▸ **Testo della pagina**:
Maggio 26th, 2011 Riccardo Fucile

LE OSSERVAZIONI DI ENRICO NAN E LA REPLICA DI RICCARDO FUCILE

Riceviamo e pubblichiamo la nota del coordinatore regionale di Fli, Enrico Nan, a commento dell’articolo di ieri del ns. direttore

In genere non sono abituato a rispondere ai contenuti che giudico penosi, soprattutto quando non sono firmati.
Non conosco il nome dell’autore di questa esternazione che confonde il ragionamento politico con le offese, trincerandosi dietro l’anonimato.
Non posso nemmeno conoscere se si tratta di un iscritto oppure di un avversario del FLI ,oppure di qualche simpatizzante del FLI che involontariamente, per pochezza personale, fa’ il guastatore.
Come coordinatore regionale di FLI ho il dovere di accettare i confronti, sempre che abbiano un contenuto serio.
Pertanto, se sei serio, ti piace la politica e vuoi dare una mano al FLI,anche se non Ti piace il coordinatore regionale, credo che sarebbe opportuno che ci incontrassimo,anche con amici tuoi che la pensano come Te, per dibattere le questioni che hai sollevato.

▸ **Istruzioni e requisiti**:
Nel testo sulla nota di Enrico Nan, riassumi il paragrafo che comincia con «Pertanto, se sei serio» in una versione più breve, senza perdere i fatti principali.

▸ **Voci salvate**:
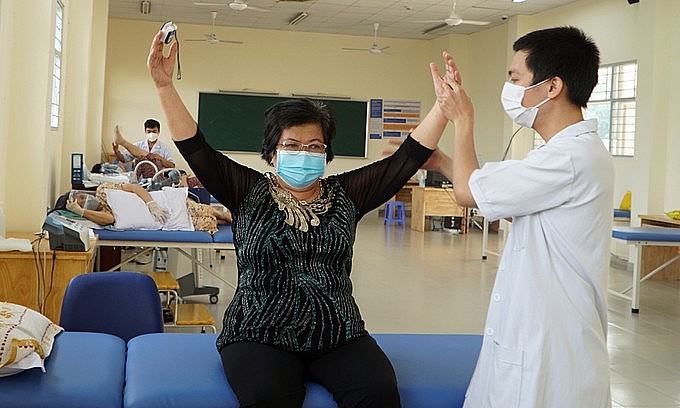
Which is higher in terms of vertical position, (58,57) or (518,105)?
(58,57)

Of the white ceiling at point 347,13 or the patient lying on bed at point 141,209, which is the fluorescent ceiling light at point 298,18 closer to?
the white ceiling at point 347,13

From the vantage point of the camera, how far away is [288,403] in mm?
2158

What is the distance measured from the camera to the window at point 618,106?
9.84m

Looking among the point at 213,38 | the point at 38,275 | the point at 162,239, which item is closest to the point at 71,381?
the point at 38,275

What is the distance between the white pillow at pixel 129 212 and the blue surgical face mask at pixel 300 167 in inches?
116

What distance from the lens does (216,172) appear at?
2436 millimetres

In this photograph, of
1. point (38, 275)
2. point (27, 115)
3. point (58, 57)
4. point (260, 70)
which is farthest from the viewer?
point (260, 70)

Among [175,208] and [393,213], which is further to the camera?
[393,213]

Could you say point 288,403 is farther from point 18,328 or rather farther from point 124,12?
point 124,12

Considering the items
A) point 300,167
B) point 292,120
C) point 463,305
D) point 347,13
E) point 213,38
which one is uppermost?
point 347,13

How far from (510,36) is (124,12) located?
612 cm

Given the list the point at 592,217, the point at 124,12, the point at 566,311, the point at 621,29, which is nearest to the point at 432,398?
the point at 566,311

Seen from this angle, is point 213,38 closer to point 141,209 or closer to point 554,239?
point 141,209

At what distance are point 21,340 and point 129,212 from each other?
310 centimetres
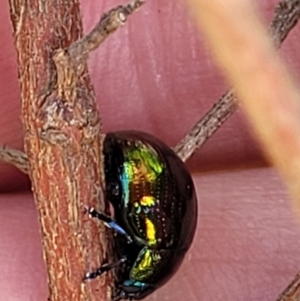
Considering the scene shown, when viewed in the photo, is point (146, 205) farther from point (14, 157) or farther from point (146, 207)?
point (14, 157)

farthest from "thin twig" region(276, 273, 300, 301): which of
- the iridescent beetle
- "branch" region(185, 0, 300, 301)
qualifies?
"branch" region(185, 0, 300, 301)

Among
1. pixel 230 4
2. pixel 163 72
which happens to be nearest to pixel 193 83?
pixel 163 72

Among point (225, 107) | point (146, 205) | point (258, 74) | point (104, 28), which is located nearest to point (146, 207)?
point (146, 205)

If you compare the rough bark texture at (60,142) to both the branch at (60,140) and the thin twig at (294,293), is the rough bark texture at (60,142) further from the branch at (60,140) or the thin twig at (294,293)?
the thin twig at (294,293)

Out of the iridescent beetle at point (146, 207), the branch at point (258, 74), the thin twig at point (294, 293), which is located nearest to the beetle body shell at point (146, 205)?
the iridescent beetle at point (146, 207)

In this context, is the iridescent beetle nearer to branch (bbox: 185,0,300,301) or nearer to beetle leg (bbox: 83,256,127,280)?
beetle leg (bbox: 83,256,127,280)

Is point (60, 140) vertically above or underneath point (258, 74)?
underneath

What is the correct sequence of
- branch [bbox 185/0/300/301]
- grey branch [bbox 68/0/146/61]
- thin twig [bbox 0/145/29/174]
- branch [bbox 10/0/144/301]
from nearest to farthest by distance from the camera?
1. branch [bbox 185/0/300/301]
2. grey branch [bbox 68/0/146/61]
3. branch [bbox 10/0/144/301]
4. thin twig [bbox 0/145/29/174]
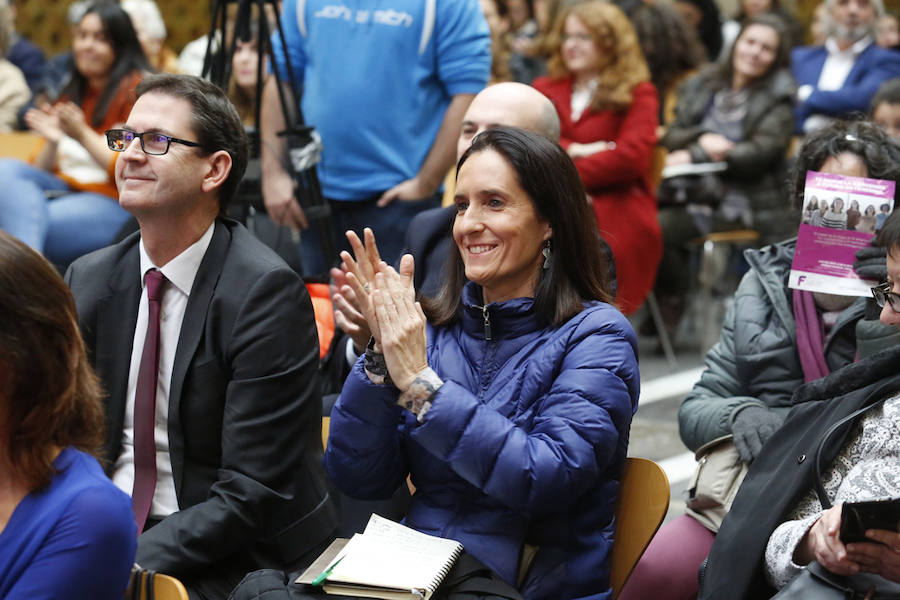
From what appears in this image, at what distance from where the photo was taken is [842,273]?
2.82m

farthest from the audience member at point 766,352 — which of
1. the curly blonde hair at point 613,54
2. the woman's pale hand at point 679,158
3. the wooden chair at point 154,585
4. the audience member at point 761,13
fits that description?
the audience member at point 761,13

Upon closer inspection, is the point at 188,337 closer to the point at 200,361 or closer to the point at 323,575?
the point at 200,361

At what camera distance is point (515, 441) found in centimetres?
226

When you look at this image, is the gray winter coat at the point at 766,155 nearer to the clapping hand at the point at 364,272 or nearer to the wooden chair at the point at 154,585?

▸ **Risposta**:
Se sei serio, ami la politica e vuoi aiutare FLI, anche senza apprezzare il coordinatore regionale, conviene incontrarsi, pure con amici che la pensano come te, per discutere le questioni che hai sollevato.